Yoon, Gahui;Oh, Seong Min;Seo, Min Cheol;Lee, Mi Hyun;Yoon, So Young;Lee, Yu Jin
Sleep Medicine and Psychophysiology
/
v.28
no.2
/
pp.70-77
/
2021
Objectives: Our study aims to investigate the clinical and polysomnographic variables associated with subjective sleep perception. Methods: Among the patients who underwent nocturnal polysomnography (PSG) at the Center for Sleep and Chronobiology of Seoul National University Hospital from May 2018 to July 2019, 109 diagnosed with insomnia disorder based on DSM-5 were recruited for the study, and their medical records were retrospectively analyzed.
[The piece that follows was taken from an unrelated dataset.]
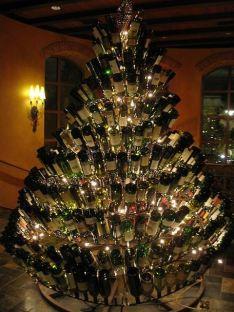wine-christmas-tree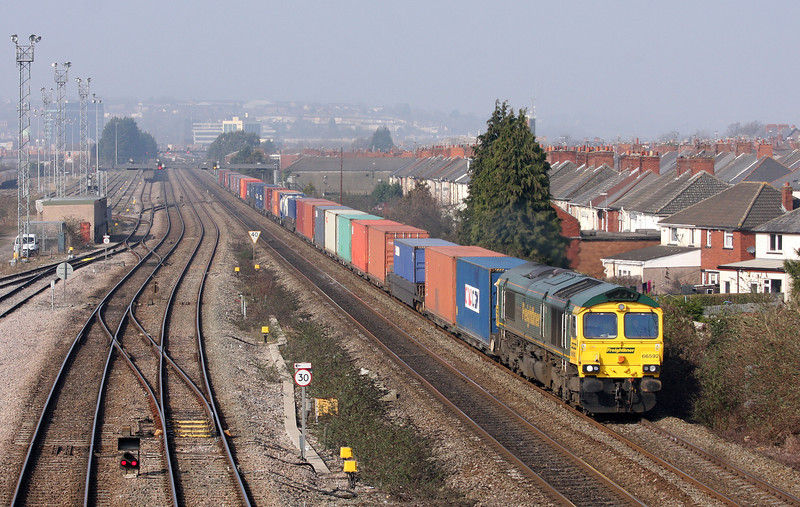66592, 09.58 Cardiff Wentloog-Southampton Millbrook, Somerton, Newport, 5-3-13.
Self-report questionnaires about clinical characteristics including Pittsburgh sleep quality index (PSQI), Beck depression inventory (BDI), and Epworth sleepiness scale (ESS) were completed. Subjective sleep quality was measured using variables of subjective total sleep time (subjective TST), subjective sleep onset latency (subjective SOL), subjective number of awakenings, morning feeling after awakening, and sleep discrepancy (subjective TST-objective TST) the morning after PSG. Pearson and Spearman correlation analyses were used to determine the factors associated with subjective sleep perception. Results: In patients with insomnia, subjective TST was negatively correlated with Wake After Sleep Onset (WASO) (p = 0.001) and N1 sleep (p = 0.039) parameters on polysomnography. Also, it was negatively correlated with PSQI (p < 0.001) and BDI (p = 0.014) scores. Sleep discrepancy was negatively correlated with PSQI score (p = 0.018). Morning feeling was negatively correlated with PSQI (p = 0.019) and BDI (p < 0.001) scores. Conclusion: Our results demonstrated that subjective sleep perception is associated with PSG variables (WASO and N1 sleep) and with PSQI and BDI scores. In clinical practice, it is helpful to assess and manage insomnia patients in consideration of objective sleep variables, subjective sleep quality, and depressed mood, which can influence subjective sleep perception.